The court therefore finds that, at the time Abramian's conviction became final, the Kwan rule had been indicated, and was merely awaiting a case in which to be pronounced. It was thus not a "new rule" under Teague. Cf. Chaidez, 133 S.Ct. at 1119 (Sotomayor, J., dissenting) (Kwan "merely applied the age-old principle that a lawyer may not affirmatively mislead a client").
The government also seeks dismissal on the basis that Abramian has not alleged facts satisfying the second Hirabayashi factor because her petition does not by "provide valid or sound reasons explaining why [she] did not attack [her] sentence[ ] or conviction[ ] earlier." Kwan, 407 F.3d at 1012, 1014. A petitioner bears the initial burden of justifying her delay. See United States v. Riedl, 496 F.3d 1003, 1007-08 (9th Cir. 2007). Kwan — which is the only legally cognizable basis for the petition — was decided nine years ago, on May 12, 2005. Abramian identifies no reason that would explain her failure to attack her sentence at any time following the issuance of Kwan prior to March 24, 2014.

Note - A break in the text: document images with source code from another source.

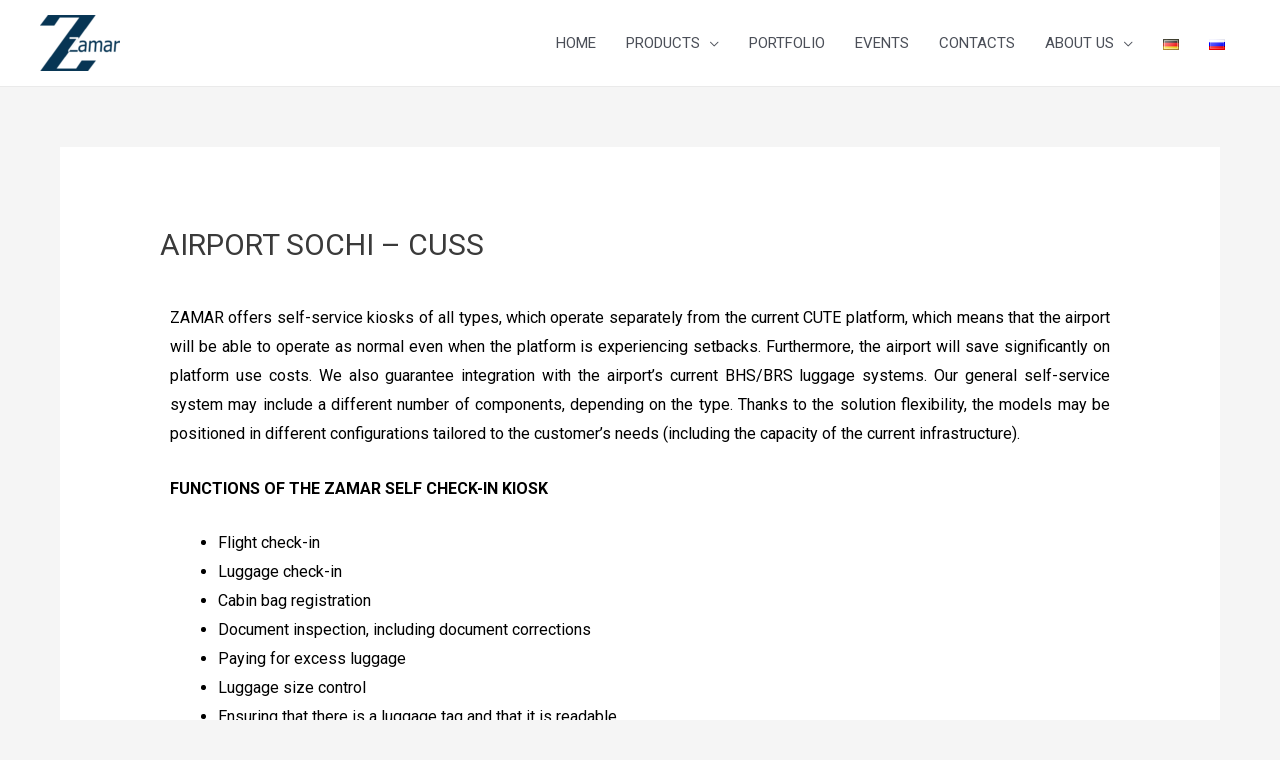

--- FILE ---
content_type: text/css
request_url: https://zamar.aero/wp-content/uploads/elementor/css/post-1206.css?ver=1692203120
body_size: 58
content:
.elementor-1206 .elementor-element.elementor-element-7042511{text-align:justify;color:#000000;font-family:"Roboto", Sans-serif;font-size:16px;}.elementor-1206 .elementor-element.elementor-element-9d40096 .gallery-item .gallery-caption{text-align:center;}

--- FILE ---
content_type: application/javascript; charset=UTF-8
request_url: https://zamar.aero/wp-content/plugins/wp-spamshield/js/jscripts.php
body_size: 645
content:
function wpss_set_ckh(n,v,e,p,d,s){var t=new Date;t.setTime(t.getTime());if(e){e=e*1e3}var u=new Date(t.getTime()+e);document.cookie=n+'='+encodeURIComponent(v)+(e?';expires='+u.toGMTString()+';max-age='+e/1e3+';':'')+(p?';path='+p:'')+(d?';domain='+d:'')+(s?';secure':'')}function wpss_init_ckh(){wpss_set_ckh('5b54bb29b0e89ec03a60f46468d6d57f','7edec11f640aa6056fb94e3f320ab338','14400','/','zamar.aero','secure');wpss_set_ckh('SJECT2601','CK0NT2601','3600','/','zamar.aero','secure');}wpss_init_ckh();jQuery(document).ready(function($){var h="form[method='post']";$(h).submit(function(){$('<input>').attr('type','hidden').attr('name','b2d763cca5c4206a14cc1df66e267cd7').attr('value','1b59f0546d0c86c5227b855f36f74122').appendTo(h);return true;})});
// Generated in: 0.000282 seconds
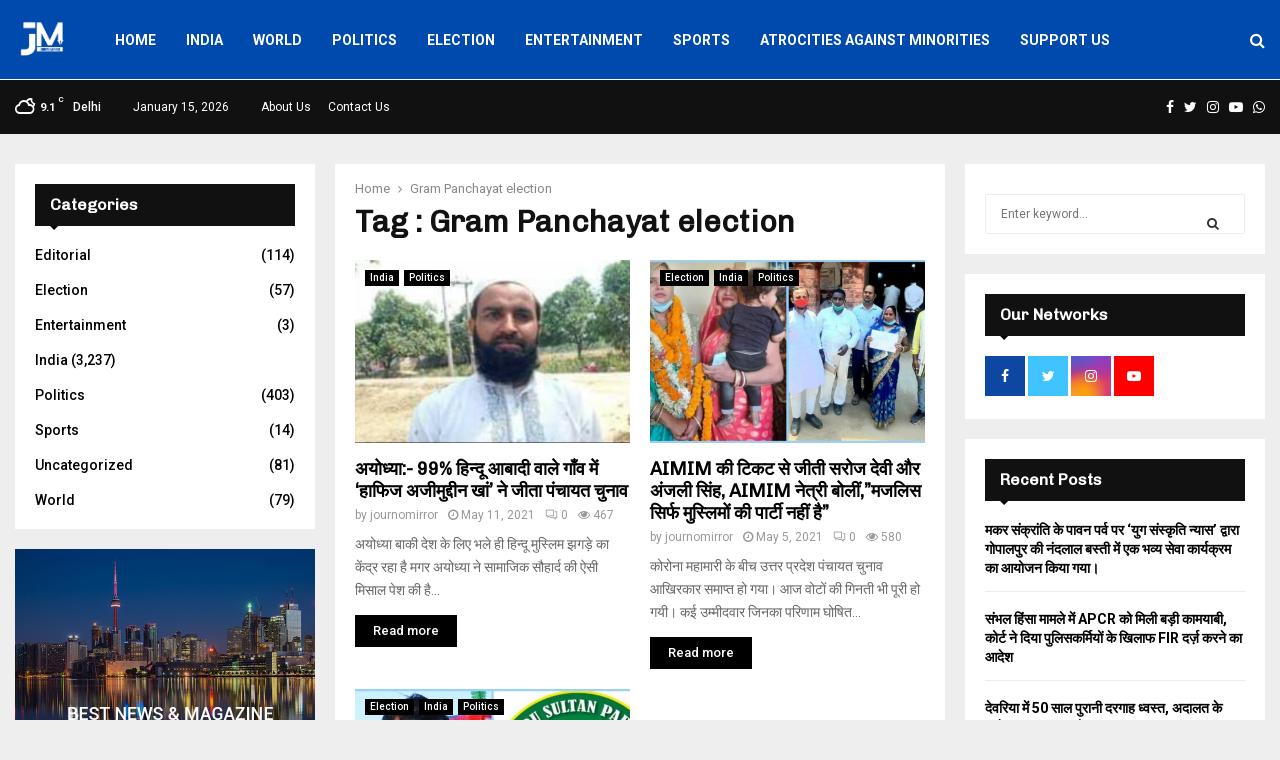

--- FILE ---
content_type: text/html; charset=utf-8
request_url: https://www.google.com/recaptcha/api2/aframe
body_size: 268
content:
<!DOCTYPE HTML><html><head><meta http-equiv="content-type" content="text/html; charset=UTF-8"></head><body><script nonce="9UtKZLHUky0b7KnCaOztHQ">/** Anti-fraud and anti-abuse applications only. See google.com/recaptcha */ try{var clients={'sodar':'https://pagead2.googlesyndication.com/pagead/sodar?'};window.addEventListener("message",function(a){try{if(a.source===window.parent){var b=JSON.parse(a.data);var c=clients[b['id']];if(c){var d=document.createElement('img');d.src=c+b['params']+'&rc='+(localStorage.getItem("rc::a")?sessionStorage.getItem("rc::b"):"");window.document.body.appendChild(d);sessionStorage.setItem("rc::e",parseInt(sessionStorage.getItem("rc::e")||0)+1);localStorage.setItem("rc::h",'1768503011296');}}}catch(b){}});window.parent.postMessage("_grecaptcha_ready", "*");}catch(b){}</script></body></html>

--- FILE ---
content_type: application/javascript; charset=utf-8
request_url: https://fundingchoicesmessages.google.com/f/AGSKWxWxlPX0lv8-Cy9OUE3OxAwoBntkImcE5Ajotsm679y4VI0otiNKvpYbj3IY-SrWVRerGoIDOfPtC-Q9UmEyHt6tope9BCJFx3Hl2LomhVbHf1Pbd43JGcXCGZYaSK_gWpeJvfer9svh0KrBNl-Mm1-rG65YNP8i4HrCDPl9evnY2XIKYjn_D6w9dEDH/_/468x60a__alt/ads//adsrot2./adslug_/adv/skin.
body_size: -1292
content:
window['4da98d6b-5323-4d31-98af-191d09df2c3a'] = true;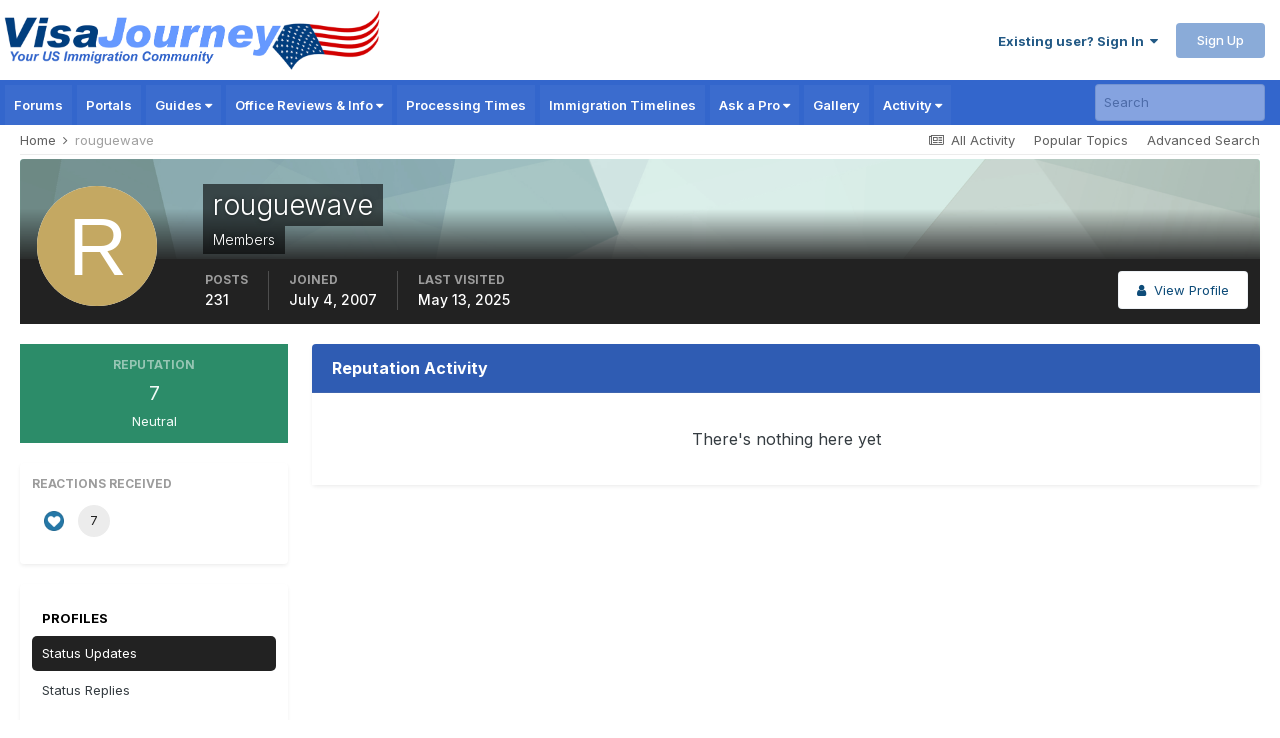

--- FILE ---
content_type: text/html; charset=utf-8
request_url: https://www.google.com/recaptcha/api2/aframe
body_size: 183
content:
<!DOCTYPE HTML><html><head><meta http-equiv="content-type" content="text/html; charset=UTF-8"></head><body><script nonce="hm3AZw2M_G6pTRyf7dY7Ag">/** Anti-fraud and anti-abuse applications only. See google.com/recaptcha */ try{var clients={'sodar':'https://pagead2.googlesyndication.com/pagead/sodar?'};window.addEventListener("message",function(a){try{if(a.source===window.parent){var b=JSON.parse(a.data);var c=clients[b['id']];if(c){var d=document.createElement('img');d.src=c+b['params']+'&rc='+(localStorage.getItem("rc::a")?sessionStorage.getItem("rc::b"):"");window.document.body.appendChild(d);sessionStorage.setItem("rc::e",parseInt(sessionStorage.getItem("rc::e")||0)+1);localStorage.setItem("rc::h",'1769025623070');}}}catch(b){}});window.parent.postMessage("_grecaptcha_ready", "*");}catch(b){}</script></body></html>

--- FILE ---
content_type: application/javascript; charset=utf-8
request_url: https://fundingchoicesmessages.google.com/f/AGSKWxVvLpi0F01M6fG1ZmYyhA9d5kwbwws0OOztHuwZM3Z7_EGI1jHfRhE_YPd9IQJItmYTPEzgbvh9hTFAkInr8gcTtuCtYAsbibisFyF41emoofPZnRxX1H-02wXHrZTgD8_Icwg7LShRLg-zayZyqj_xxC5fxSs0CV0f4Iyp6sqsIRdGNxYqyJqbTzvC/_/adimg./customadmode./adv/topbanner./carbonads-/banners/ads.
body_size: -1290
content:
window['cd0c9e62-dd85-49e8-b00f-8233689c2a2e'] = true;

--- FILE ---
content_type: text/javascript
request_url: https://static.visajourney.com/images/uploads/javascript_global/root_map.js?v=3afd0626d81768839926
body_size: -48
content:
var ipsJavascriptMap={"core":{"global_core":"https://static.visajourney.com/images/uploads/javascript_core/global_global_core.js","front_core":"https://static.visajourney.com/images/uploads/javascript_core/front_front_core.js","front_statuses":"https://static.visajourney.com/images/uploads/javascript_core/front_front_statuses.js","front_profile":"https://static.visajourney.com/images/uploads/javascript_core/front_front_profile.js","front_streams":"https://static.visajourney.com/images/uploads/javascript_core/front_front_streams.js","front_search":"https://static.visajourney.com/images/uploads/javascript_core/front_front_search.js","front_widgets":"https://static.visajourney.com/images/uploads/javascript_core/front_front_widgets.js","front_system":"https://static.visajourney.com/images/uploads/javascript_core/front_front_system.js","front_modcp":"https://static.visajourney.com/images/uploads/javascript_core/front_front_modcp.js","front_messages":"https://static.visajourney.com/images/uploads/javascript_core/front_front_messages.js","front_ignore":"https://static.visajourney.com/images/uploads/javascript_core/front_front_ignore.js","admin_core":"https://static.visajourney.com/images/uploads/javascript_core/admin_admin_core.js","admin_system":"https://static.visajourney.com/images/uploads/javascript_core/admin_admin_system.js"},"forums":{"front_topic":"https://static.visajourney.com/images/uploads/javascript_forums/front_front_topic.js","front_forum":"https://static.visajourney.com/images/uploads/javascript_forums/front_front_forum.js"},"cms":{"front_records":"https://static.visajourney.com/images/uploads/javascript_cms/front_front_records.js"},"gallery":{"front_browse":"https://static.visajourney.com/images/uploads/javascript_gallery/front_front_browse.js","front_global":"https://static.visajourney.com/images/uploads/javascript_gallery/front_front_global.js","front_view":"https://static.visajourney.com/images/uploads/javascript_gallery/front_front_view.js","front_submit":"https://static.visajourney.com/images/uploads/javascript_gallery/front_front_submit.js"},"blog":{"front_browse":"https://static.visajourney.com/images/uploads/javascript_blog/front_front_browse.js"}};;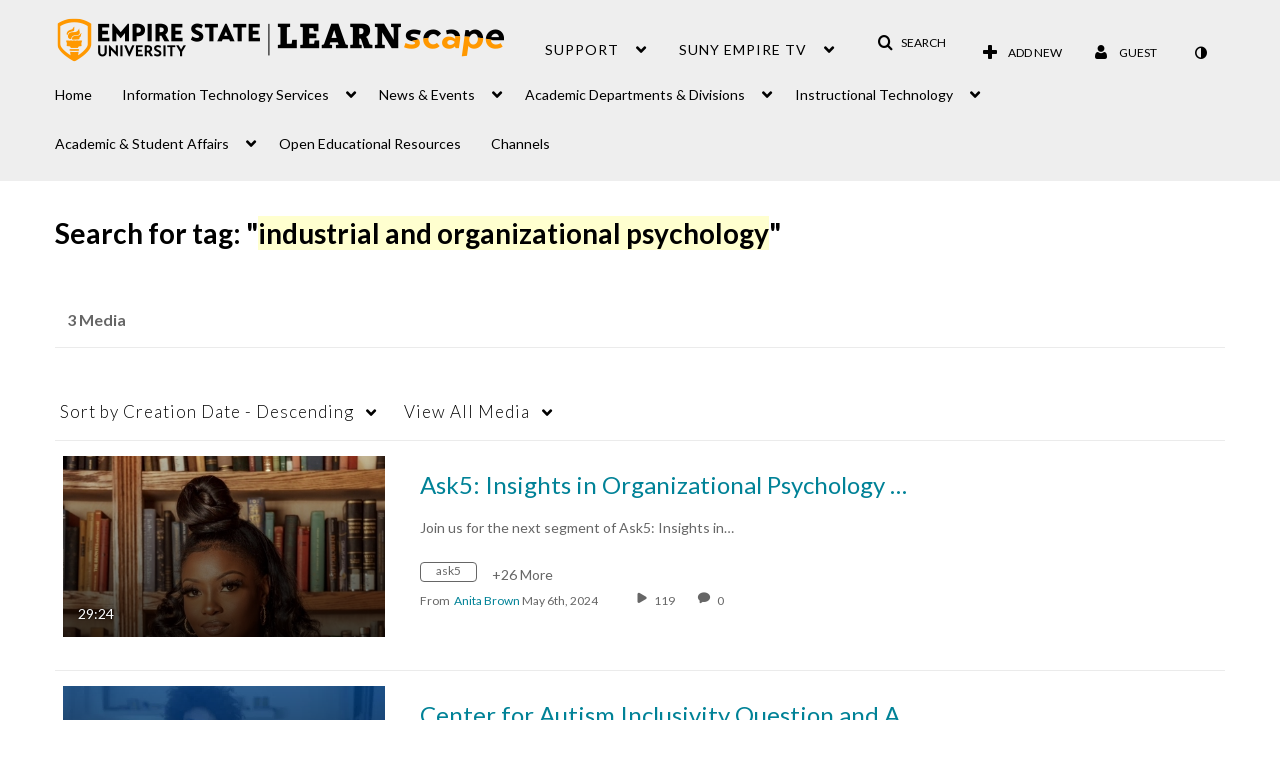

--- FILE ---
content_type: text/plain;charset=UTF-8
request_url: https://1838561.mediaspace.kaltura.com/user/get-details?format=ajax&_=1769644732699
body_size: 550
content:
{"content":[{"target":"#userMobileMenuDisplayName, #userMenuDisplayName","action":"replace","content":"Guest"}],"script":"$(\"body\").trigger(\"userDetailsPopulated\");;document.querySelector(\"meta[name=xsrf-ajax-nonce]\").setAttribute(\"content\", \"[base64]\");;if (typeof KApps != \"undefined\" && typeof KApps.Accessibility != \"undefined\") {KApps.Accessibility.applySelectedMode();}"}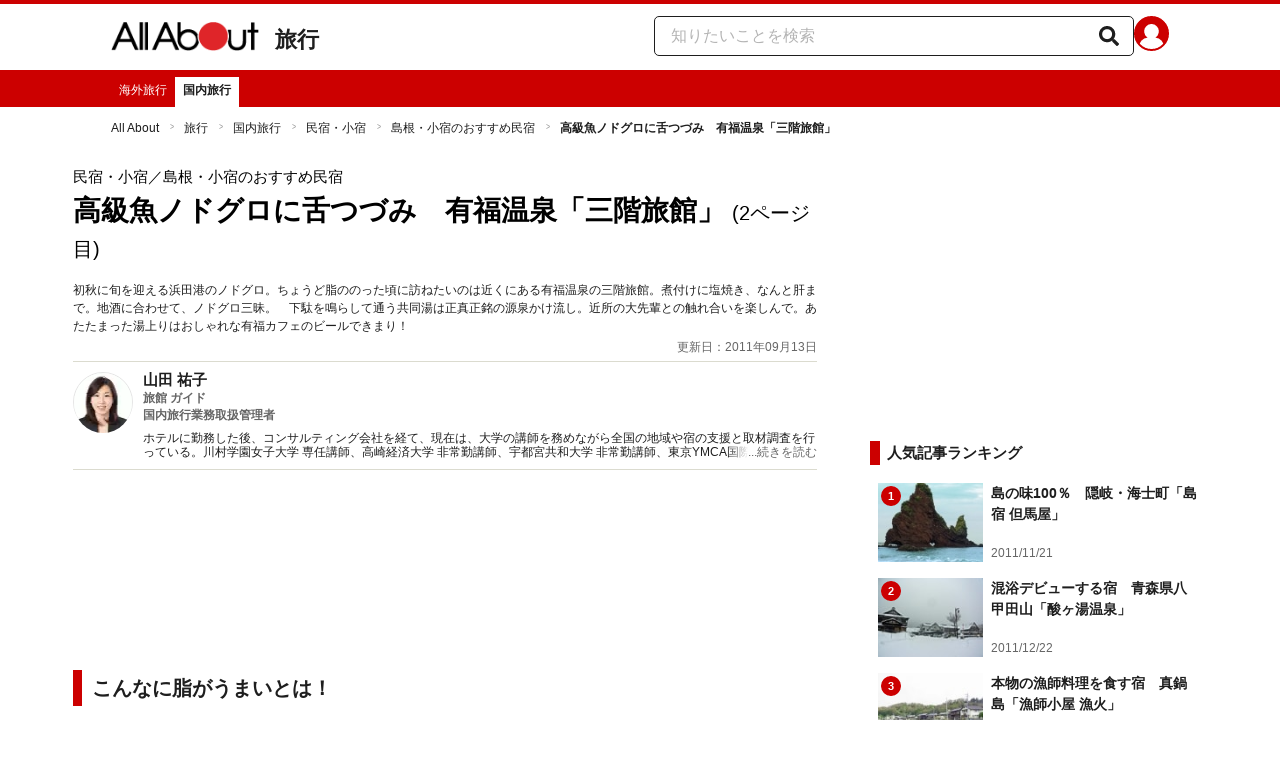

--- FILE ---
content_type: application/javascript; charset=UTF-8
request_url: https://allabout.co.jp/_next/static/chunks/2e6f1b4f-0e74645d7890d7e8.js
body_size: 241
content:
"use strict";(self.webpackChunk_N_E=self.webpackChunk_N_E||[]).push([[8511],{45160:(t,e,a)=>{a.d(e,{rDs:()=>r});var n=a(98892);function r(t){return(0,n.k5)({tag:"svg",attr:{viewBox:"0 0 512 512"},child:[{tag:"path",attr:{fill:"none",strokeLinecap:"round",strokeLinejoin:"round",strokeWidth:"32",d:"M384 224v184a40 40 0 0 1-40 40H104a40 40 0 0 1-40-40V168a40 40 0 0 1 40-40h167.48M336 64h112v112M224 288 440 72"},child:[]}]})(t)}}}]);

Abramian's petition does not articulate why, having been taken into immigration custody in 2003, she did not immediately file a petition for writ of coram nobis after Kwan was decided in 2005. Because she does not provide this explanation, she has not satisfied the second Hirabayashi factor. Riedl, 496 F.3d at 1004. Since a writ of coram nobis is available only where the petitioner has "exercis[ed] due diligence" in bringing her concern promptly to the attention of the courts, id. at 1007, her petition for a writ of coram nobis must be denied. Because it is possible that she may be able to explain the delay, however, the court will grant her leave to filed an amended petition that adequately pleads that valid reasons exist for not attacking the conviction under Kwan at an earlier point in time. Rothwell v. California, No. CIV S-11-0844 DAD P, 2012 WL 423641, *1 (E.D. Cal. Feb. 8, 2012) (noting that the court had previously permitted petitioner to file an amended petition and quoting the prior order, which stated: "[T]he court will grant petitioner leave to file an amended petition, if he so chooses. However, in any amended petition for writ of coram nobis that he elects to file petitioner will need to establish that: (1) a more usual remedy is not available; (2) valid reasons exist for not attacking the conviction earlier; (3) adverse consequences exist from the conviction to satisfy the case and controversy requirement of Article III; and (4) the error suffered is of the most fundamental character"); Green v. California, No. CV 09-04958-AHM (VBK), 2010 WL 1576746 (C.D. Cal. Mar. 9, 2010) (noting that the court had dismissed a coram nobis petition with leave to amend).
Because Abramian has failed to satisfy the second requirement for coram nobis relief, the court dismisses her petition for writ of error coram nobis with leave to amend. Abramian may file an amended petition within twenty (20) days of the date of this order.